Advice needed - stuck fermentation in BIG saison

HopMantis Brewing Co

New Member
Premium Member
Established Member
Joined
Feb 1, 2016
Messages
11
Reaction score
5
Points
3
Made a bigger than anticipated saison with an OG of 1.100 (target was 1.094). So I made a 1L starter 24 hrs in advance. Ive never had problems with 1L starters in big beers - even stouts at 1.160. Pitched at 65F (those plate chillers are killer fast in the winter) and set my chamber to ferment at 72F. Next morning there was activity but I observed that the internal temp of the fermenter was at 82F so I killed the warmer, opened the chamber and allowed to slowly fall to ambient ~71F. I woke this morning to no airlock activity and internal temp of ~75F. Current gravity read is 1.050 and expected is 1.029. Is it stuck? Need I pitch again with another starter or high attenuation strain or let it sit for a week?

11 lb United Kingdom - Maris Otter Pale
4.75 lb American - White Wheat
0.75 lb Flaked Wheat
1 lb German - Melanoidin
1 lb Lactose (Milk Sugar)
8 lb Ube Purple Yam
2 oz Pacific Jade
White Labs - Belgian Style Saison Blend WLP568

Thanks,
Tex
 
i don't have personal experience with a saison yeast, but a lot of people here talk about how they just take time to finish up. from what i understood it's only been 3 days or so since you pitched?
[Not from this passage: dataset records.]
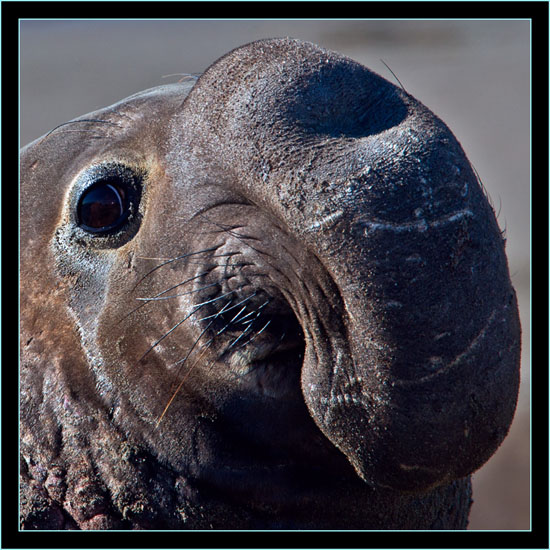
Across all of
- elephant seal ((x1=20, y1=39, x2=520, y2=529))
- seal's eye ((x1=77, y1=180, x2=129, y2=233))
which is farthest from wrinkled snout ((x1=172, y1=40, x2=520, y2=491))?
seal's eye ((x1=77, y1=180, x2=129, y2=233))

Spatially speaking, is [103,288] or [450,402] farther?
[103,288]

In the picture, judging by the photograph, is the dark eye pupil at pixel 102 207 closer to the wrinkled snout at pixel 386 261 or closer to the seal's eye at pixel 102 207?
the seal's eye at pixel 102 207

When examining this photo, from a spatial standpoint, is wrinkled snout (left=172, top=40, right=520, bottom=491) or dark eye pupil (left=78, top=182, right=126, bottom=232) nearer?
wrinkled snout (left=172, top=40, right=520, bottom=491)

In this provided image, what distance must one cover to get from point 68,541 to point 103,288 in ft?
3.44

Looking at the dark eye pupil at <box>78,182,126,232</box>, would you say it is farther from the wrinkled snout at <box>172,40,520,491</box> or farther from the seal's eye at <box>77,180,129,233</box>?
the wrinkled snout at <box>172,40,520,491</box>

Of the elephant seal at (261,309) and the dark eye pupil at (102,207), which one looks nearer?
the elephant seal at (261,309)

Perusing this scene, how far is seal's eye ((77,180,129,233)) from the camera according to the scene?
3.01 m

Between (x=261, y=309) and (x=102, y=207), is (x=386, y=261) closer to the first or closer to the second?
(x=261, y=309)

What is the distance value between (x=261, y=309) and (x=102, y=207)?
876 mm

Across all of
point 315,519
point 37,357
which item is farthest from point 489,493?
point 37,357

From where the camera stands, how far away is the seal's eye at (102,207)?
9.86 feet

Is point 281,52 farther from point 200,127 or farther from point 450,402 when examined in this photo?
point 450,402

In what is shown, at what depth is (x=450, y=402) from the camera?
225 centimetres

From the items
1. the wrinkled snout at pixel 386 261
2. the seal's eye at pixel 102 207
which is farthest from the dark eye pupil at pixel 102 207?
the wrinkled snout at pixel 386 261
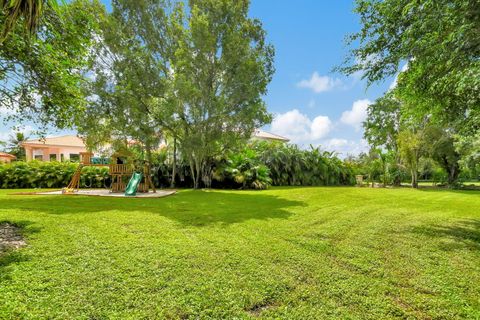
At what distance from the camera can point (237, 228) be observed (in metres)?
5.61

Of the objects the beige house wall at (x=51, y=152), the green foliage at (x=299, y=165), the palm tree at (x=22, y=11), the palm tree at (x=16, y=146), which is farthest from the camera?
the palm tree at (x=16, y=146)

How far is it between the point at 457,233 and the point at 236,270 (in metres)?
5.18

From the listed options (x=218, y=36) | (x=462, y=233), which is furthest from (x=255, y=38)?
(x=462, y=233)

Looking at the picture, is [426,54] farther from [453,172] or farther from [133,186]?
[453,172]

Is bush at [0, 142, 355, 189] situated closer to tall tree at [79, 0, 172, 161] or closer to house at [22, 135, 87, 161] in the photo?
tall tree at [79, 0, 172, 161]

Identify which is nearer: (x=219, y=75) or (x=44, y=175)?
(x=219, y=75)

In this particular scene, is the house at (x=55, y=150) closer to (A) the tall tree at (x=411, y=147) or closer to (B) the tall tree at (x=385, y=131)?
(B) the tall tree at (x=385, y=131)

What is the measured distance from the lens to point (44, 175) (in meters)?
15.4

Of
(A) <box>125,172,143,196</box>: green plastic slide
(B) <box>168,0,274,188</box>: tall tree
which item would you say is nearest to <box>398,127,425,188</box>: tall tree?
(B) <box>168,0,274,188</box>: tall tree


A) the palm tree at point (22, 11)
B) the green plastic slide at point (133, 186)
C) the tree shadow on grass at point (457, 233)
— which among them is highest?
the palm tree at point (22, 11)

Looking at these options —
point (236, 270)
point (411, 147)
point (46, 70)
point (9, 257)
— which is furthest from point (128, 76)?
point (411, 147)

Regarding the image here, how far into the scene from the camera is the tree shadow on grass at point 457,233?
4.85m

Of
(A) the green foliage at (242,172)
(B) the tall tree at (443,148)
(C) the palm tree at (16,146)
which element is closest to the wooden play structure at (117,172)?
(A) the green foliage at (242,172)

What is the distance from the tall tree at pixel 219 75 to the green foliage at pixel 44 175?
659cm
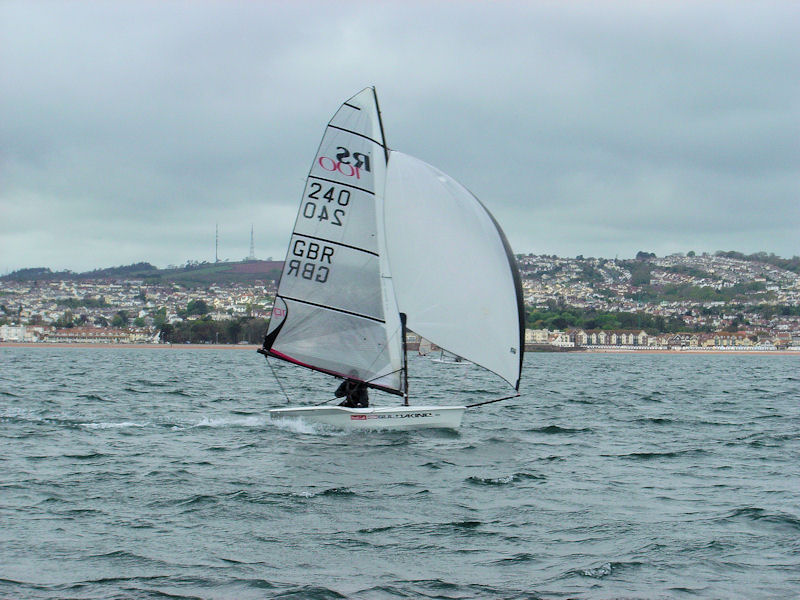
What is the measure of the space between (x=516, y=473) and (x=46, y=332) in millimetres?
134040

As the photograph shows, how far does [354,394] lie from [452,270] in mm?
2838

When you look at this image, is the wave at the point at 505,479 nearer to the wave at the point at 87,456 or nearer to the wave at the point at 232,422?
the wave at the point at 87,456

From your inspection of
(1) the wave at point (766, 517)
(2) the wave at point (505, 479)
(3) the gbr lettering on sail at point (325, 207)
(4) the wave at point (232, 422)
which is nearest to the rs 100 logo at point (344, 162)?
(3) the gbr lettering on sail at point (325, 207)

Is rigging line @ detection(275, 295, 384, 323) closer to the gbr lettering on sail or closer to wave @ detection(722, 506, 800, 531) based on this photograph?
the gbr lettering on sail

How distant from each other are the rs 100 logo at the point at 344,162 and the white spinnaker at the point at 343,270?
2cm

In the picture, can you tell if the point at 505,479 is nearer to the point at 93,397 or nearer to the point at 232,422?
the point at 232,422

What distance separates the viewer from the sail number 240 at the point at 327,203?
16828 mm

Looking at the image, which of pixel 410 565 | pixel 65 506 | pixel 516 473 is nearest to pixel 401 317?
pixel 516 473

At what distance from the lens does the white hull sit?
642 inches

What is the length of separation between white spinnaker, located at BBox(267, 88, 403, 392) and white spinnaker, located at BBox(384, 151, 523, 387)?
1.31 ft

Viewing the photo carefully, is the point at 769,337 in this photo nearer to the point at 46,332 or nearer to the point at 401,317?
the point at 46,332

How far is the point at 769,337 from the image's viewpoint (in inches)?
5625

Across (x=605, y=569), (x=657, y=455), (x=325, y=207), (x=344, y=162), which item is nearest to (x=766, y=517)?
(x=605, y=569)

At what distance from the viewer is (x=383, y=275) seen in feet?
55.8
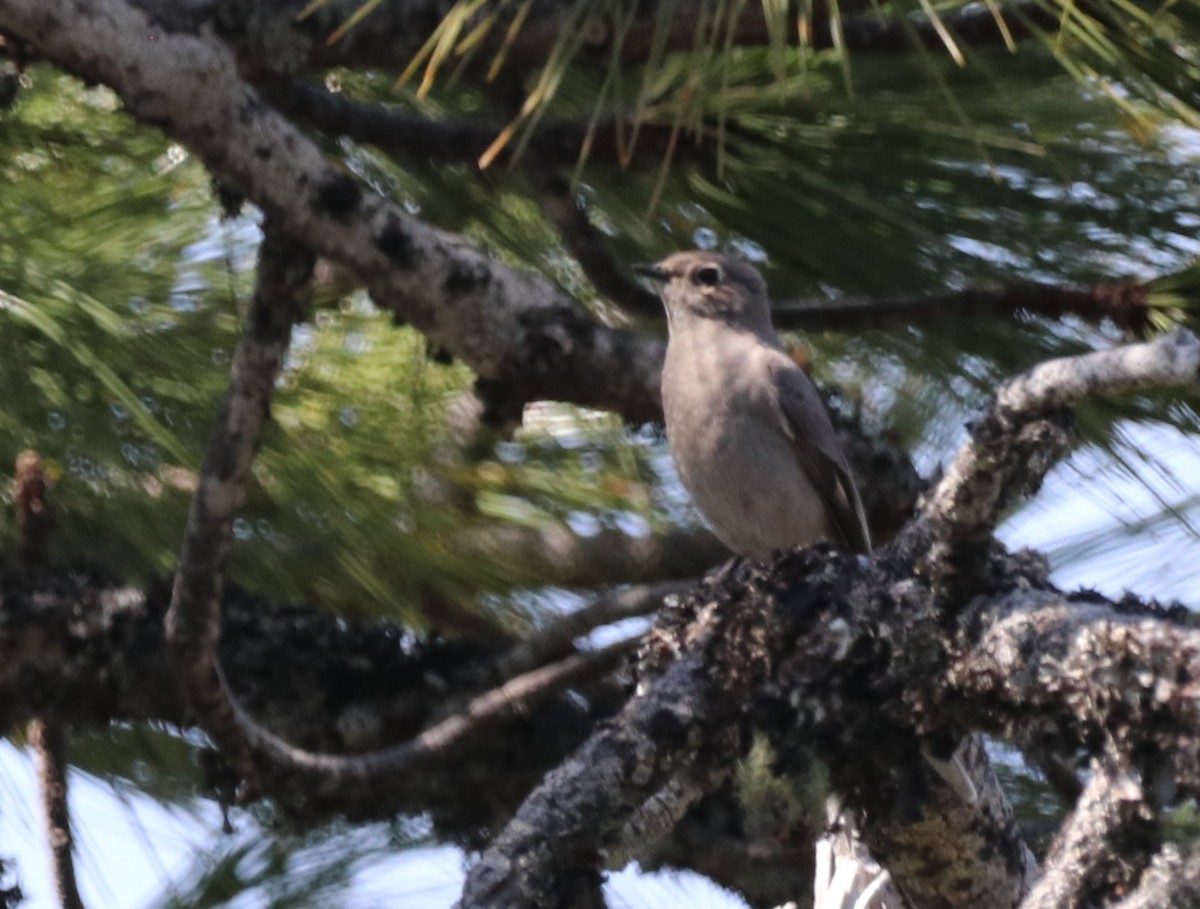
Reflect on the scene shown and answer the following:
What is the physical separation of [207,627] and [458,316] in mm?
596

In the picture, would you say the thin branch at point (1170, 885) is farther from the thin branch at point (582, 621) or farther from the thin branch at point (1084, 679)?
the thin branch at point (582, 621)

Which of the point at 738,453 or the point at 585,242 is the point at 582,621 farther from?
the point at 738,453

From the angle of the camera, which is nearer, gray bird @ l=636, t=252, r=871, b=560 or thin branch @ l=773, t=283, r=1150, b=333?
thin branch @ l=773, t=283, r=1150, b=333

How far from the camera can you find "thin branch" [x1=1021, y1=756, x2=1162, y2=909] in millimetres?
1391

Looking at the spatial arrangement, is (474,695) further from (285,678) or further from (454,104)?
(454,104)

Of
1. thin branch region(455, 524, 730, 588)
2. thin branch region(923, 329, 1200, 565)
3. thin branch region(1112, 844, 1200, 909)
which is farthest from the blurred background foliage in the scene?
thin branch region(1112, 844, 1200, 909)

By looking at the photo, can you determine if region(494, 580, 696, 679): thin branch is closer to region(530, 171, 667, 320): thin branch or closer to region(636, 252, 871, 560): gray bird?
region(636, 252, 871, 560): gray bird

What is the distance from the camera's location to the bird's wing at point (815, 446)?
3209mm

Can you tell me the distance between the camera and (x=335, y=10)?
2.67 metres

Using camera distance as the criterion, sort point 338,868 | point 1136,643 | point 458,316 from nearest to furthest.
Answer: point 1136,643 → point 458,316 → point 338,868

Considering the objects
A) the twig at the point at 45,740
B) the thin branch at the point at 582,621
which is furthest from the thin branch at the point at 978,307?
the twig at the point at 45,740

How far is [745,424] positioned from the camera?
3480mm

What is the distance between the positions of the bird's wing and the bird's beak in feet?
1.18

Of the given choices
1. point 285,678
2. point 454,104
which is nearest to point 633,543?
point 285,678
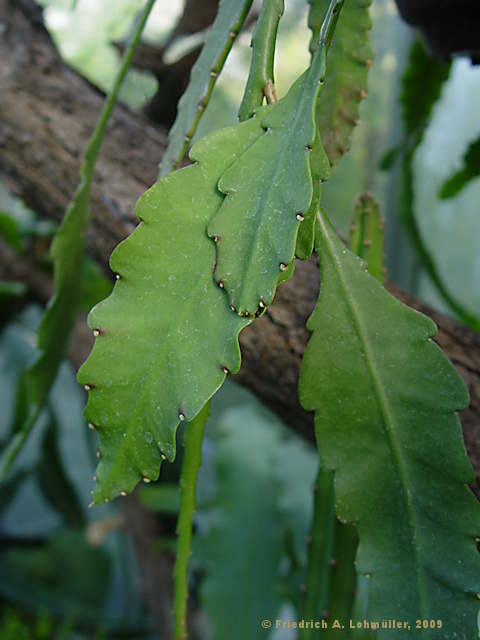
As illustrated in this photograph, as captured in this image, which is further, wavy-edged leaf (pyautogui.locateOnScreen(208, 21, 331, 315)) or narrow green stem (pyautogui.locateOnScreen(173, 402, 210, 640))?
narrow green stem (pyautogui.locateOnScreen(173, 402, 210, 640))

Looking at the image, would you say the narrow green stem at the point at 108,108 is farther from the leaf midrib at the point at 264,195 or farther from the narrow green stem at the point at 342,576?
the narrow green stem at the point at 342,576

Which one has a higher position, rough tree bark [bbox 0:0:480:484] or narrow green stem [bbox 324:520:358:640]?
rough tree bark [bbox 0:0:480:484]

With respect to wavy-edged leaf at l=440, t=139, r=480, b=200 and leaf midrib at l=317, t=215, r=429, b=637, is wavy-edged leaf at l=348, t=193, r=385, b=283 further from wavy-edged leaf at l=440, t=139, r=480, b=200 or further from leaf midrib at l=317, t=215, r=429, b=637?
wavy-edged leaf at l=440, t=139, r=480, b=200

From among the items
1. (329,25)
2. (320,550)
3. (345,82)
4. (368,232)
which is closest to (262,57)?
(329,25)

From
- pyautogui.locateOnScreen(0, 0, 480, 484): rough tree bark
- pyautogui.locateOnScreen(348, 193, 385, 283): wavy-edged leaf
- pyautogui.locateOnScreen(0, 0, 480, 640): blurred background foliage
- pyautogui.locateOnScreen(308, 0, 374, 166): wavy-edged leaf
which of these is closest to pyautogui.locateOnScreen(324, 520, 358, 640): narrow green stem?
pyautogui.locateOnScreen(0, 0, 480, 484): rough tree bark

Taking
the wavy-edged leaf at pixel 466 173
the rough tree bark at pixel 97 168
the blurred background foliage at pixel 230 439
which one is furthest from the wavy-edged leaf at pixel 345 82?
the blurred background foliage at pixel 230 439

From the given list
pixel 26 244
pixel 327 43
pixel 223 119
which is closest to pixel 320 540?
pixel 327 43

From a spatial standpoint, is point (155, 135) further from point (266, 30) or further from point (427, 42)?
point (266, 30)
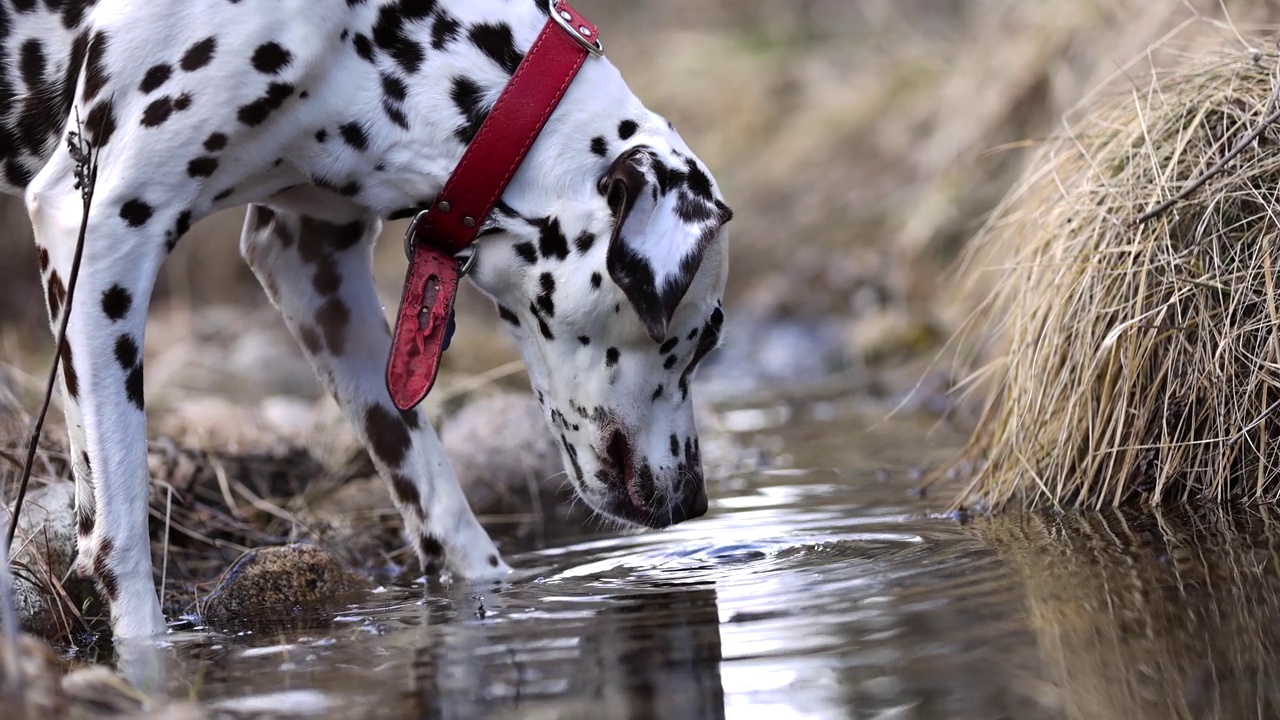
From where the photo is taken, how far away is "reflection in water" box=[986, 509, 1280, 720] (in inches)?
73.0

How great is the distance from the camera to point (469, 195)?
9.82ft

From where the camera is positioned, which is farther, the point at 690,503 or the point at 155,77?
the point at 690,503

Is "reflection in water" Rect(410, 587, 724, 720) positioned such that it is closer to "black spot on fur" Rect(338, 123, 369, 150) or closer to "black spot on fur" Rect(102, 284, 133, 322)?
"black spot on fur" Rect(102, 284, 133, 322)

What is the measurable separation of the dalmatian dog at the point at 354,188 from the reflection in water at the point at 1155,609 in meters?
0.91

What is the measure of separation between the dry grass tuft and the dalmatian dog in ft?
3.05

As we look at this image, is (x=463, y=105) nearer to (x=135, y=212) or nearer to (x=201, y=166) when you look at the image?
(x=201, y=166)

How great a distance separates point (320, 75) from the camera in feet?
9.55

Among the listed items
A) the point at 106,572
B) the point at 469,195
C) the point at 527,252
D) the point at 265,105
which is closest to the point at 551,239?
the point at 527,252

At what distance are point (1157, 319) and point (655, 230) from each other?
50.2 inches

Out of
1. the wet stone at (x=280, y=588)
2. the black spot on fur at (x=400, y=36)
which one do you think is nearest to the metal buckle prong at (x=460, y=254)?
the black spot on fur at (x=400, y=36)

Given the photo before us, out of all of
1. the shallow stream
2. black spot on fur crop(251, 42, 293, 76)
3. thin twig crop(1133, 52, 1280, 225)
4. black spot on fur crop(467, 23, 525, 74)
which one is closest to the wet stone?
the shallow stream

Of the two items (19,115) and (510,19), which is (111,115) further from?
(510,19)

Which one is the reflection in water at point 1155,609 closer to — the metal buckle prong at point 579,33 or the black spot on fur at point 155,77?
the metal buckle prong at point 579,33

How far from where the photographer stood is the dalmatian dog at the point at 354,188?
2.81 metres
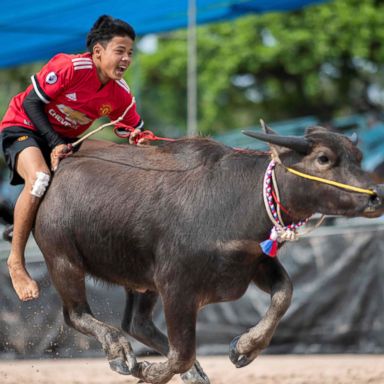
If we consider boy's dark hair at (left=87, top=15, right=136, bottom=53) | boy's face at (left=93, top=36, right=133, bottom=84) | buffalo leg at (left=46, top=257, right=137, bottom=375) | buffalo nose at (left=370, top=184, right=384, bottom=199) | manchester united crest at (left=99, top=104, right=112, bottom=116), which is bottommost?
buffalo leg at (left=46, top=257, right=137, bottom=375)

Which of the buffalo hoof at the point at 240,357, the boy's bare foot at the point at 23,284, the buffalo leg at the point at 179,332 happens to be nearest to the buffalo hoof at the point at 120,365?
the buffalo leg at the point at 179,332

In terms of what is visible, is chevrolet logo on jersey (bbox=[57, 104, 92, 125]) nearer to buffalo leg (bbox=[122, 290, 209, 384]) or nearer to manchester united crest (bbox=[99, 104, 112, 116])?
manchester united crest (bbox=[99, 104, 112, 116])

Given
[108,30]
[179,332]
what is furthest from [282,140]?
[108,30]

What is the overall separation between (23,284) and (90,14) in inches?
259

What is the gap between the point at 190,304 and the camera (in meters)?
5.79

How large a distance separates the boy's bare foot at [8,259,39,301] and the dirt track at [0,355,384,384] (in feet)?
7.63

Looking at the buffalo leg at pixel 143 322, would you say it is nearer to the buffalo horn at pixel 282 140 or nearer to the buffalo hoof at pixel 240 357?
the buffalo hoof at pixel 240 357

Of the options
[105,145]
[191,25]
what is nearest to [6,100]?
[191,25]

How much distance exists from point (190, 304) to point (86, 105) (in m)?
1.73

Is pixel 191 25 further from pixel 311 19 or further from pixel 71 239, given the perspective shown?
pixel 311 19

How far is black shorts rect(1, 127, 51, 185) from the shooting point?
643 centimetres

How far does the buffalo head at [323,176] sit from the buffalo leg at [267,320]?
1.90ft

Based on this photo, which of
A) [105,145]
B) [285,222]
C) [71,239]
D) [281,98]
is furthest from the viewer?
[281,98]

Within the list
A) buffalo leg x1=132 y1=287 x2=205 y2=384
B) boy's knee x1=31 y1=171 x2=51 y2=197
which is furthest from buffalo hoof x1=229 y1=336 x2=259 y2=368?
boy's knee x1=31 y1=171 x2=51 y2=197
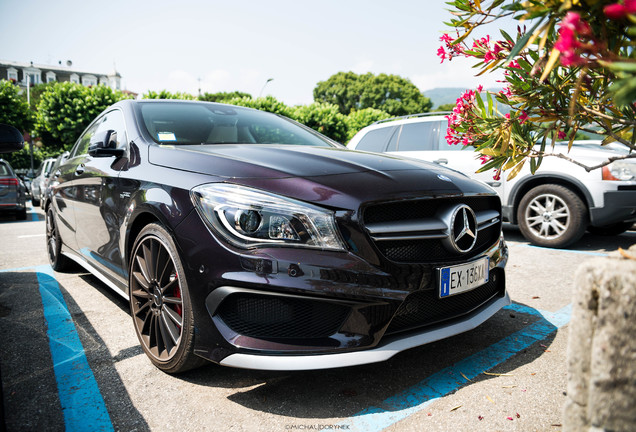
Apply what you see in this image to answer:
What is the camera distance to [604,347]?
121cm

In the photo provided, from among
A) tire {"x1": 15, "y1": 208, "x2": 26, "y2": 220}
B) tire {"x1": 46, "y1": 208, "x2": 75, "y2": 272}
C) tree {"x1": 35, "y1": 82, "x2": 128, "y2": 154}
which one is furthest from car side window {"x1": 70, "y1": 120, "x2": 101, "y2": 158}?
tree {"x1": 35, "y1": 82, "x2": 128, "y2": 154}

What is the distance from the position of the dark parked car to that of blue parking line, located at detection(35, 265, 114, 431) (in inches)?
13.3

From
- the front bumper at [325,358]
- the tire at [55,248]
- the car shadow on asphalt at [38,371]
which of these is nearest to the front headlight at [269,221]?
the front bumper at [325,358]

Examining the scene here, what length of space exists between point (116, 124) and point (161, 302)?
64.5 inches

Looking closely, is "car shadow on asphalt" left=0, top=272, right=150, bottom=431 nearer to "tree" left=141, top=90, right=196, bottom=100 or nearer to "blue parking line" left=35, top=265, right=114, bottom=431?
"blue parking line" left=35, top=265, right=114, bottom=431

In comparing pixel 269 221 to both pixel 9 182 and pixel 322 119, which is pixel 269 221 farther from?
pixel 322 119

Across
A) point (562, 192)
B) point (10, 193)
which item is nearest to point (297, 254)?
point (562, 192)

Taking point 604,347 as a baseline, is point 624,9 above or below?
above

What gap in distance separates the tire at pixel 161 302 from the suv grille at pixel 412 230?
0.92 m

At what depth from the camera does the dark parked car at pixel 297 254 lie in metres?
2.04

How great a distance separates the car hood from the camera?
218 centimetres

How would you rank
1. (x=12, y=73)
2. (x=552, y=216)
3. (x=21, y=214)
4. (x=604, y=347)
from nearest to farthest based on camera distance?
(x=604, y=347) → (x=552, y=216) → (x=21, y=214) → (x=12, y=73)

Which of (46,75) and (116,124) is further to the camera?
(46,75)

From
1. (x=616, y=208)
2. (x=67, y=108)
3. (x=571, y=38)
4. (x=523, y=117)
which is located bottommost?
(x=616, y=208)
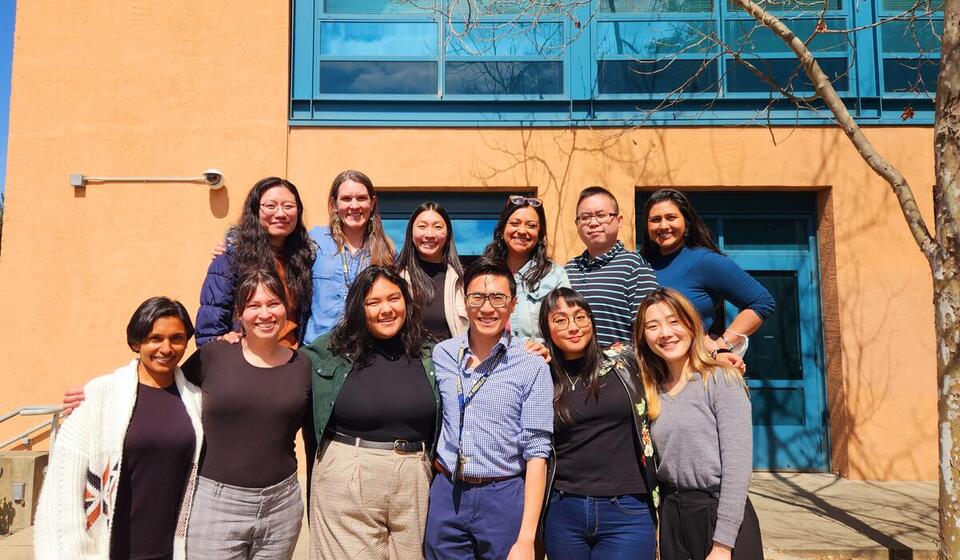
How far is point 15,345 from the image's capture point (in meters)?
6.65

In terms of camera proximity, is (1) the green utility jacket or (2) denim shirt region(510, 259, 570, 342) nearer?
(1) the green utility jacket

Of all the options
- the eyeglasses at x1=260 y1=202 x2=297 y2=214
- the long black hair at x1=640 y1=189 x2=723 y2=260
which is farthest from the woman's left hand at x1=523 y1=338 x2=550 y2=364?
the eyeglasses at x1=260 y1=202 x2=297 y2=214

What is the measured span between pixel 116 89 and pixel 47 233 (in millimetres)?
1769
Give it a few more days and check the gravity again.
also, i don't know if you use a plastic bucket or not, but the lid might have a small leak. You did say there was airlock activity for a bit, so i'm not so sure that this is the main culprit. Good luck!

Just curious, how long did it take for that stout to finish? how low was the FG on that and how big the ABV?
 
Short answer, using Saison yeast, it's stuck. Long answer, that's pretty normal. I've learned to use Wyeast 3724, the finickiest of the lot, so that it carries through to completion at or below 1.006. The tricks are two fold: Keep increasing the temperature so that it finishes in the 80's - even the upper 90's aren't bad - and don't use an airlock. The yeast appears to be sensitive to carbon dioxide pressure, so crimp a bit of sanitized aluminum foil over the carboy after a couple days' fermentation. And wait. Even under ideal conditions, a fermentation with this yeast seems to take a month or so. And that 1.029 is not even a good estimate of your final gravity - it will be below 1.010. Wait until you are ABSOLUTELY CERTAIN AS MEASURED BY SEVERAL GRAVITY READINGS that the fermentation is complete.

Your other option, go out and buy a pitch of San Diego Super Yeast or other alcohol-tolerant yeast, make a starter and pitch that while it's actively fermenting to finish out the rest of the sugars. That'll change the flavor profiles but it will finish your beer faster.
 
if you have a high flocculating yeast, it can get clumped together and fall to the bottom, we call that yeast getting lazy, once its on the bottom clumped together it might just stop eating. the solution is to gently stir the yeast with a clean spoon to break apart those clumps and rise to the top for another meal
 
I appreciate eveyone's feed back! So after reading so many ways besides the feed back here what I decided to do was two things:
1) I will try and "coax" the yeast into eating again by adding less than 300ml solution of corn sugar water. I dont want to give them much because they will love the simple sugars and when its gone they may ignore the more complex sugars and fall right back down again. I also gave the bucket one quick but vigorous shake to stir them back up.
2) If / when this doesnt help, Ive started up another 1.5L starter with the same yeast.

If these fail I may give in and go with a high attenuation strain and hope that the initial fermentation I got in the beginning gave the esters and flavors I was looking for so that the new strain wont change the flavor profile much.